Omit every picture, then return the listing verbatim.

#### COLLECTED DATA:
● ● ● ● ● ● ●

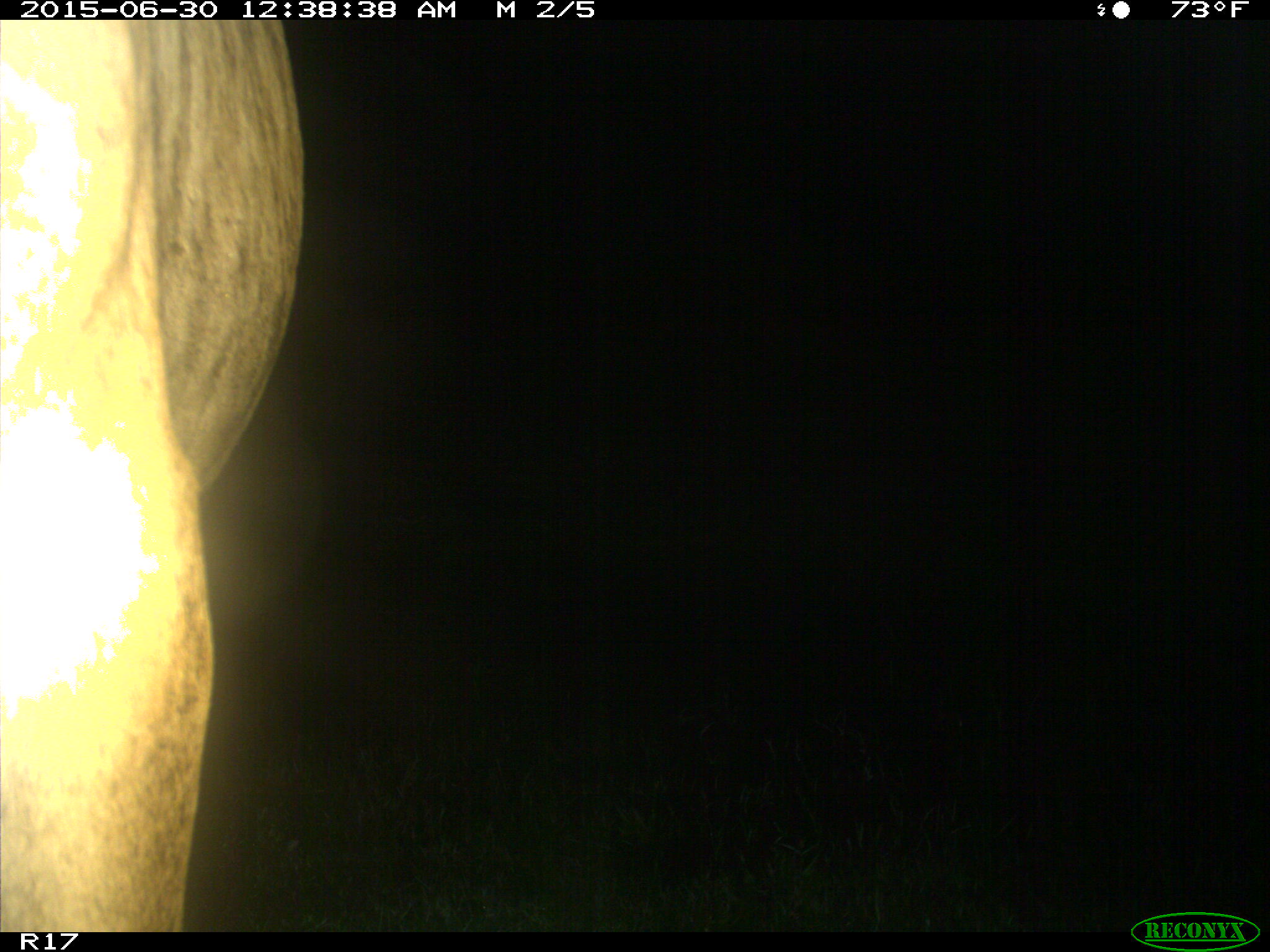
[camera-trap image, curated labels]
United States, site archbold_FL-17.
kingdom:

● ● ● ● ● ● ●

#### RESPONSE BELOW:
[camera-trap image, curated labels]
United States, site archbold_FL-17.
kingdom:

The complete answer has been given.